In Yukon, police charged 18 people with possession while in Nunavut 16 people were charged.

Nationally, 17,733 people were charged for possession of cannabis in 2016. The majority of the 95,400 drug offences that year were cannabis related, and the majority of those were possession offences.

Offenders guilty of trafficking, production and distribution of a drug, even one as benign as pot, are guilty of a serious breach of the public trust. They have earned their criminal records.

But why should people guilty of simple possession continue to pay for using a product that may soon be for sale on liquor store shelves?

Their criminal records are no minor matter; they can have very serious, lifelong consequences.

According to the Canadian Bar Association, the maximum penalty for a first conviction of possession of up to 30 grams of marijuana is a $1,000 fine or six months in jail. For a second offence, the maximums are a $2,000 fine and one year in jail, or both, but that’s just the start of it.

You might also receive a criminal record, which could prevent you from travelling outside the country, working certain jobs, applying for citizenship or worse.

For instance, in 2009 Kim and Craig MacNearney were caught with about 20 pot plants after authorities in Yellowknife received an anonymous tip that the couple had a marijuana growing operation in their home.

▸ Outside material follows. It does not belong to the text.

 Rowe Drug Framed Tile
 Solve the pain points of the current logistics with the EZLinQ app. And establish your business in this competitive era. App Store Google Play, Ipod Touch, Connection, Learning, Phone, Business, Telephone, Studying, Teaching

After their arrest, the couple's two young children were apprehended and spent two weeks in foster care before they got them back. They were charged with possession and after six years before the courts the pair were sentenced to three months under house arrest, two months of probation and 100 hours of community service.

Kim MacNearney, a prominent marijuana activist who organized the city’s first 4/20 rally, stated she’d started smoking marijuana to help her cope with back pain and started growing her own to avoid having to buy it off the streets.

Granted, 20 plants is a lot of dope. Under proposed NWT legislation, adults will be allowed to grow marijuana at home but limited to four plants.

Statistics Canada has found that 12.3 per cent of Canadians aged 15 years and older were using cannabis in 2015.

How can such a massive number of people be engaging in a criminal behaviour while only a fraction of that number have a record?

It is outrageous and immoral that millions of Canadians, including our self-confessed pot smoking prime minister, should be allowed to flout the law while thousands of others carry the burden and stigma of a criminal conviction.

If society has decided that it was wrong to make cannabis illegal neither is it right to leave undone the criminal status of people caught using it.